Request A:
Rewrite the records from the one containing "Corsair LL120 RGB" down to the one containing "Snö Tallrik oval 32 cm", replacing "quarter zip" with "half zip" and changing nothing else, and return only those lines.

++++++++++

At the end of my sessions, I ask leaders (who have received 360-degree feedback) to follow up with their co-workers and ask for ongoing ideas about how they can continue to become more effective. A year later about 70% end up doing some version of this recommended follow-up (not as reported by them, but as reported by their co-workers). About 30% do absolutely nothing.

I am not ashamed of these numbers. I am proud of these numbers! I have good news -- the 70% that do their follow-up are seen as becoming better leaders. I have even better news -- the 30% that do nothing don't get any worse!

Dropping the Ball

When one of my clients -- which also happens to be one of the world's most respected companies -- asked the participants in my course if they were planning to do the follow-up that I suggested, 98% of them said yes. But of course, just as at most companies, 30% of the people at this company ended up doing nothing.

I had a chance to interview many of the "do-nothings" a year later to try to ascertain why they had completely dropped the ball on their follow-up commitment. Their answers had nothing to do with integrity, ethics, or values. The "do-nothings" were good people with good values. They generally felt bad about doing no follow-up with their co-workers. Their answers had nothing to do with intelligence. The "do-nothings" were smart people. From all indications they were as smart as the people who met their commitment to follow up.

So, why did 30% of the participants in my courses leave with the idea that they were going to put what they were taught into practice -- and then let an entire year pass with no visible effort?

Excuses, Excuses

The answer has to do with a daydream. I have indulged in this daydream for years on a recurring basis. I don't know you, but I am willing to bet that you have had this same daydream. In fact, like me, you may have had this same stupid daydream for years.

This daydream explains why the participants in my courses don't end up doing what they know they should. It also probably explains why you don't do many things in you own life and career that you know you should.

I know what you are probably thinking right now. This guy doesn't know my daydreams! What is he talking about?

Let's see how accurate I am in my guess that this is your daydream.

The daydream goes something like this:

You know I am incredibly busy right now. In fact, given the pressures of work, home, and new technology (which follows me around everywhere), I feel as busy as I have ever felt in my life. Sometimes my life feels a little out of control. But I am dealing with some very unique and special challenges right now. I think that the worst of this will be over in five or six months. After that I am going to take a couple of weeks to get organized, then spend some time with my family, start my 'healthy life' program, and begin working on personal development. And it won't be crazy anymore!

Tough Questions

Have you ever had a daydream that vaguely resembles this? How long have you been having this same idiotic daydream? Most leaders that I meet have been having it for years.

Here is my free coaching for you. I have learned a hard lesson trying to help real people change real behavior in the real world. The "couple of weeks" that you are fantasizing about are not going to happen. Sanity is not going to prevail. Look at the trend line. There is a good chance that tomorrow is going to be even crazier than today!

If you want to make real change, ask yourself this tough question: What am I willing to change now? Not "in a few months." Not "when I get caught up." Now.

Just do that.

Now I have even tougher advice. Take a deep breath. Forget the rest of your glorious plans. Accept the craziness of your life. Do what you can do now. Let go of everything else. And make peace with what is.

++++++++++

Request B:
Reproduce the text on leadership follow-up word for word, everything from "Have you ever" down to "Just do that.".

++++++++++

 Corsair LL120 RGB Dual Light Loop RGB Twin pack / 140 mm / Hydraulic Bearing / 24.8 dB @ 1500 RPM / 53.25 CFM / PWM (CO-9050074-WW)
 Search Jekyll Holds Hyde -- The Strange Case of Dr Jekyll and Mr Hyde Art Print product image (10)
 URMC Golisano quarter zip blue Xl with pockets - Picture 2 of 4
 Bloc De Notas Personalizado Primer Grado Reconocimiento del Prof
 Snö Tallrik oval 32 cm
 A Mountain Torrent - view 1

++++++++++

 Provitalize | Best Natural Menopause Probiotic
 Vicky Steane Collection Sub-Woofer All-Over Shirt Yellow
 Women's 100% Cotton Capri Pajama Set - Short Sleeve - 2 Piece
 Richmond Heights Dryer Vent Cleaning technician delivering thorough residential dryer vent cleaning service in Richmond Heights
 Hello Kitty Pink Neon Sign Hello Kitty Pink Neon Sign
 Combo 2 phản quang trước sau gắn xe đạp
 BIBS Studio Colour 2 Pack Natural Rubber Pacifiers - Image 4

++++++++++

Task response A:
 Corsair LL120 RGB Dual Light Loop RGB Twin pack / 140 mm / Hydraulic Bearing / 24.8 dB @ 1500 RPM / 53.25 CFM / PWM (CO-9050074-WW)
 Search Jekyll Holds Hyde -- The Strange Case of Dr Jekyll and Mr Hyde Art Print product image (10)
 URMC Golisano half zip blue Xl with pockets - Picture 2 of 4
 Bloc De Notas Personalizado Primer Grado Reconocimiento del Prof
 Snö Tallrik oval 32 cm

Task response B:
Have you ever had a daydream that vaguely resembles this? How long have you been having this same idiotic daydream? Most leaders that I meet have been having it for years.

Here is my free coaching for you. I have learned a hard lesson trying to help real people change real behavior in the real world. The "couple of weeks" that you are fantasizing about are not going to happen. Sanity is not going to prevail. Look at the trend line. There is a good chance that tomorrow is going to be even crazier than today!

If you want to make real change, ask yourself this tough question: What am I willing to change now? Not "in a few months." Not "when I get caught up." Now.

Just do that.